Site of an Iron Age fort in Oxfordshire, England

Cherbury Camp is a multi-vallate hill fort-like earthwork, at , 1 mi north of the village of Charney Bassett in the Vale of White Horse, Oxfordshire, United Kingdom. The site is connected to the village by a footpath.

==History and legend==
This appears to be an Iron Age fortification but is far from any hill or other vantage point. It is, nonetheless, larger than its counterpart, Uffington Castle, on the nearby Berkshire Downs. The surrounding area was likely to have been marshy, so the site may have had strategic importance. In structure and unusual siting, it resembles nearby Hardwell Castle.

Legend has it that the local inhabitants of Uffington Castle travelled the intervening 6 mi to raid Cherbury Camp, where King Canute and his invading army were encamped. However, a young shepherd boy spotted them and blew his horn as a warning to the Danes. They are said to have consequently prevailed in the subsequent battle, which took place at the crossroads halfway between Charney Bassett and Buckland. The area became known as Gainfield as a result. The shepherd boy was granted all the land within the sound of his horn, around Pusey, as a reward for his vigilance.

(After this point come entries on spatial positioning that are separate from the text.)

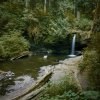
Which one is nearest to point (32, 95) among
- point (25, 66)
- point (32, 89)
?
point (32, 89)

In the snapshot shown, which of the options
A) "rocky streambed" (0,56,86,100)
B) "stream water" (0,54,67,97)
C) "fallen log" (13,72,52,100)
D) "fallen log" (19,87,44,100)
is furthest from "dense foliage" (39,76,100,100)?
"stream water" (0,54,67,97)

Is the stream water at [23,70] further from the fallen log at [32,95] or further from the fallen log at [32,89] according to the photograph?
the fallen log at [32,95]

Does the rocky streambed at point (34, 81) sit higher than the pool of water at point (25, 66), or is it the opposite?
the rocky streambed at point (34, 81)

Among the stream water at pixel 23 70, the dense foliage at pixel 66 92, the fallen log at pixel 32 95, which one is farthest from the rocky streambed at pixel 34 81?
the fallen log at pixel 32 95

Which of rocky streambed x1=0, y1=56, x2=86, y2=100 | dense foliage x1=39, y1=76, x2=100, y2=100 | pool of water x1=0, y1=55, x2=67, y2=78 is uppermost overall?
dense foliage x1=39, y1=76, x2=100, y2=100

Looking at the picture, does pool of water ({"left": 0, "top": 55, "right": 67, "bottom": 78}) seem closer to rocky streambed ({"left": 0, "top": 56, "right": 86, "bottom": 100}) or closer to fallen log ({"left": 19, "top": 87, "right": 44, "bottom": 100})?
rocky streambed ({"left": 0, "top": 56, "right": 86, "bottom": 100})

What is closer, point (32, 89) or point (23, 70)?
point (32, 89)

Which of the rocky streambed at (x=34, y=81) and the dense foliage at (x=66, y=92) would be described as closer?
the dense foliage at (x=66, y=92)

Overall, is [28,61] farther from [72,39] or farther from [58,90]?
[58,90]

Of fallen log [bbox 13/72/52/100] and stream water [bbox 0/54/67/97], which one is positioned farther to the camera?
stream water [bbox 0/54/67/97]

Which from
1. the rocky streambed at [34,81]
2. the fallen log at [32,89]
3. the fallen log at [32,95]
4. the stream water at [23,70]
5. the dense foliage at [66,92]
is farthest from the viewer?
the stream water at [23,70]

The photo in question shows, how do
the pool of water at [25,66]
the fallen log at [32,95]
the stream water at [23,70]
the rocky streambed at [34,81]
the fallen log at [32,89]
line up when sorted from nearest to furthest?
the fallen log at [32,95]
the fallen log at [32,89]
the rocky streambed at [34,81]
the stream water at [23,70]
the pool of water at [25,66]

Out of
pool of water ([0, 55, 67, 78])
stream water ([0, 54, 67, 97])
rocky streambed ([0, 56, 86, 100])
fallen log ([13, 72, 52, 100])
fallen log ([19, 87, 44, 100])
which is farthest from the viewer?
pool of water ([0, 55, 67, 78])

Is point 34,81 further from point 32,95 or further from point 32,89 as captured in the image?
point 32,95
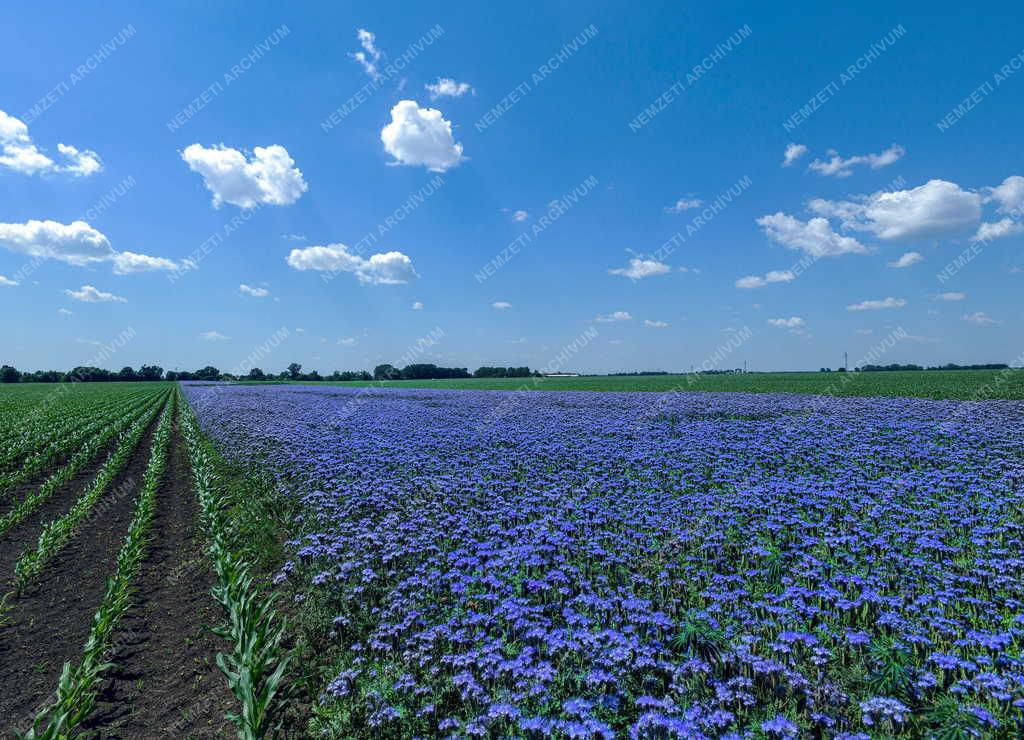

However true or otherwise this local legend may be, the horn, known as the Pusey Horn, is now housed in the Victoria and Albert Museum. There was also once an inn in Charney Bassett called the Horn Inn. It closed during the Second World War.

==Excavation==
An archaeological excavation was carried out at Cherbury camp in the late 1930s. The report was published in Oxoniensia. A geophysical survey was conducted in 2007. The site is a scheduled monument.